**Action item:** Please return only the lines from the one with "a group of buildings" through the final line of the data, unchanged, with pictures omitted.

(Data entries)
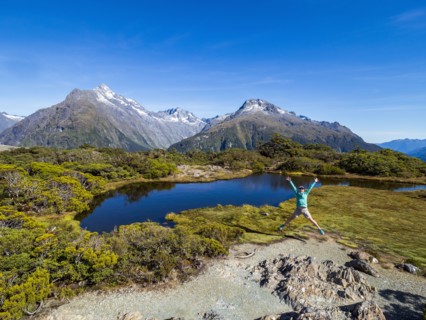 Woman jumping in landscape in Fiordland National Park, Te Anau, Fiordland, New Zealand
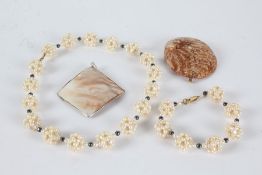 Simulated pearl necklace and bracelet together with pendant formed out of a sea shell and another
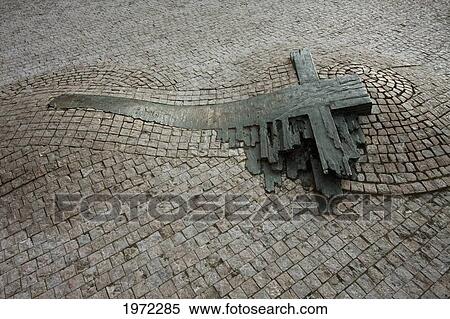 Stock Photography - Memorial Cross On The Place Where Jan Palach Burned Himself Alive On Wenceslas Square, Prague, Czech Republic. Fotosearch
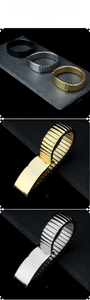 Detailed close-up of elastic stainless steel link bracelet in gold, silver, and black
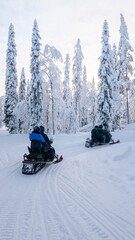 Exploring the snowy landscapes of Akaslompolo, Lapland during a thrilling snowmobile adventure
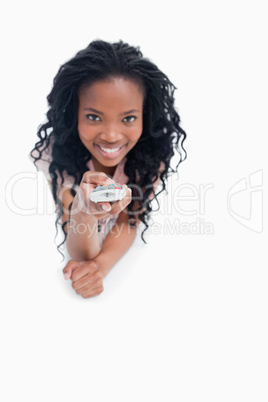A young woman pointing a television remote at the camera
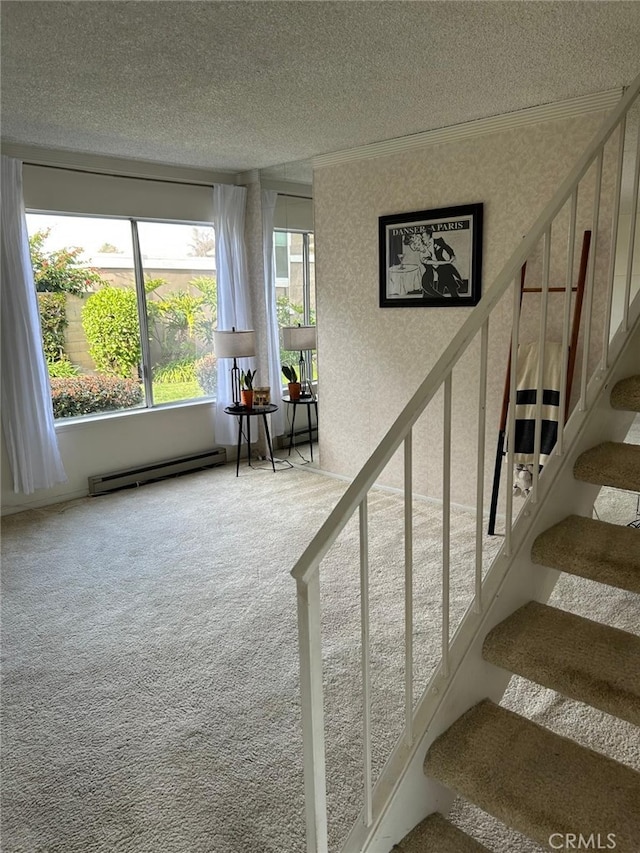 stairs featuring a baseboard radiator, carpet flooring, and a textured ceiling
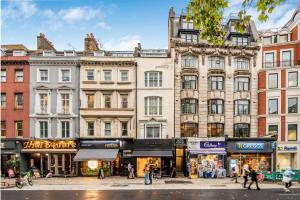 a group of buildings on a city street with people walking at Circlelet Luxury Private Suites in London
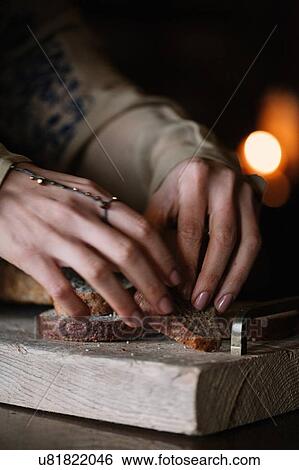 Young woman preparing brown bread on rustic chopping board, close up of hands View Large Photo Image Stock Photograph - Young woman preparing brown bread on rustic chopping board, close up of hands. Fotosearch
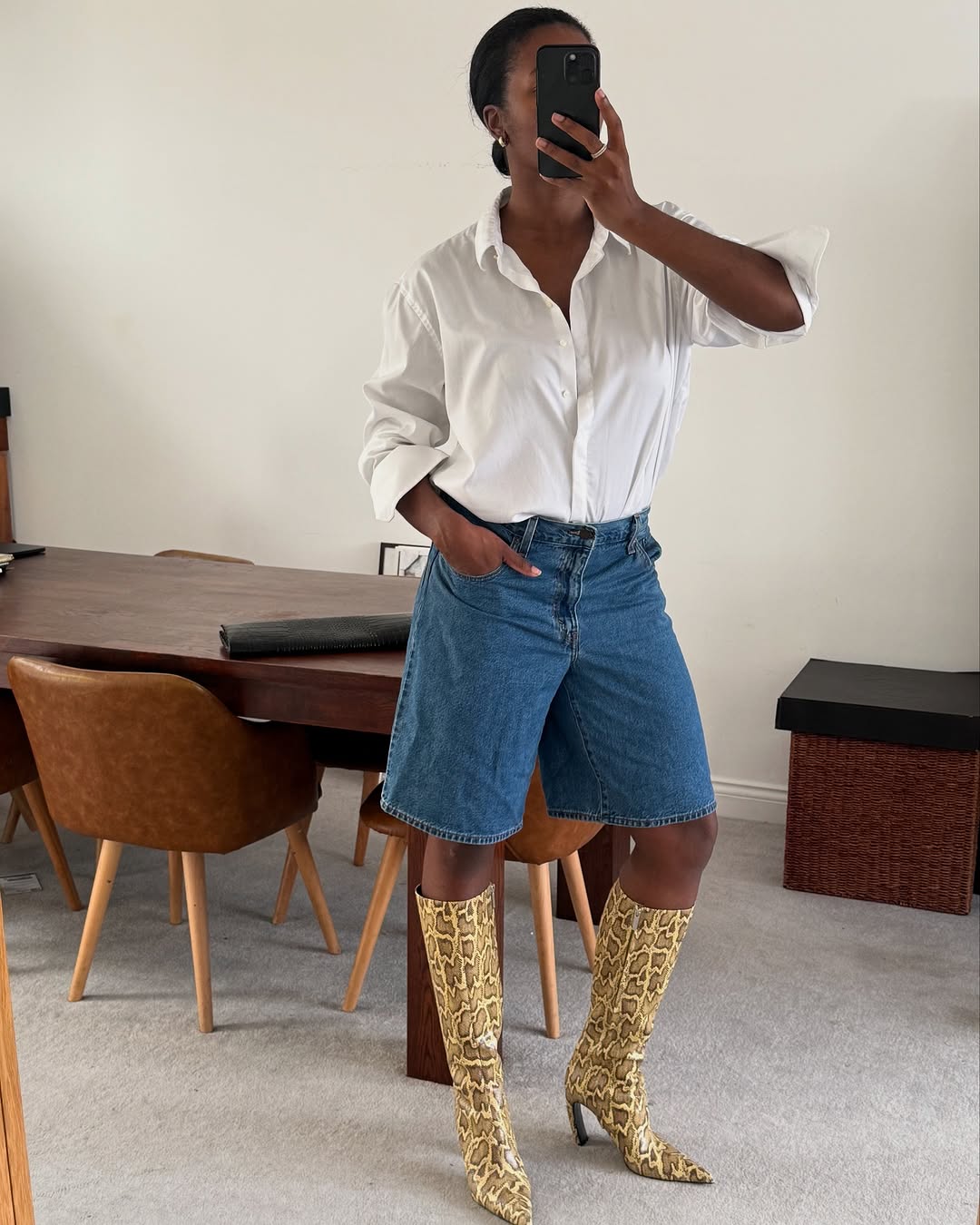 woman wearing bermuda shorts with boots outfit 2025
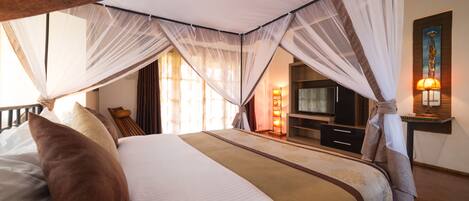 A bedroom with a canopy bed, a television, and a nightstand with a lamp.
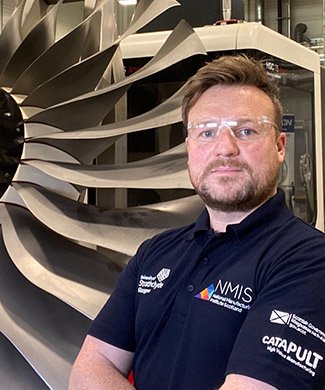 Man standing in front of an aeroplane engine NMIS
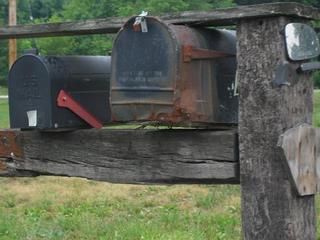 Ugly, beat up mailbox mounted on rail road tie posts
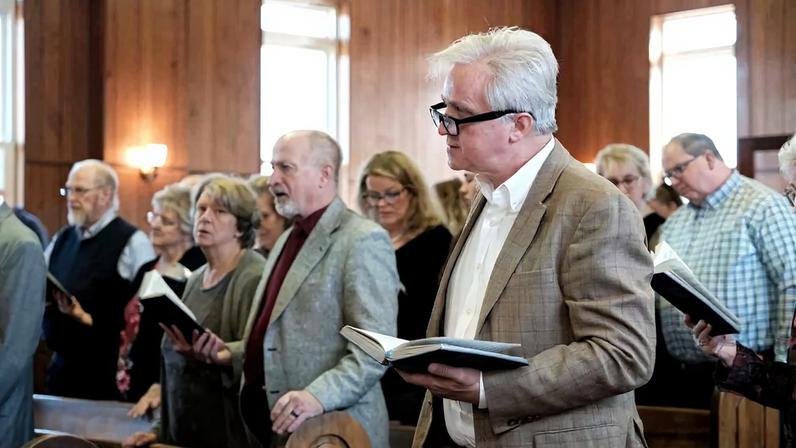 Members and visitors worship at the Cramer and Hanover Church of Christ during its final Sunday service.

**Output:**
 a group of buildings on a city street with people walking at Circlelet Luxury Private Suites in London
 Young woman preparing brown bread on rustic chopping board, close up of hands View Large Photo Image Stock Photograph - Young woman preparing brown bread on rustic chopping board, close up of hands. Fotosearch
 woman wearing bermuda shorts with boots outfit 2025
 A bedroom with a canopy bed, a television, and a nightstand with a lamp.
 Man standing in front of an aeroplane engine NMIS
 Ugly, beat up mailbox mounted on rail road tie posts
 Members and visitors worship at the Cramer and Hanover Church of Christ during its final Sunday service.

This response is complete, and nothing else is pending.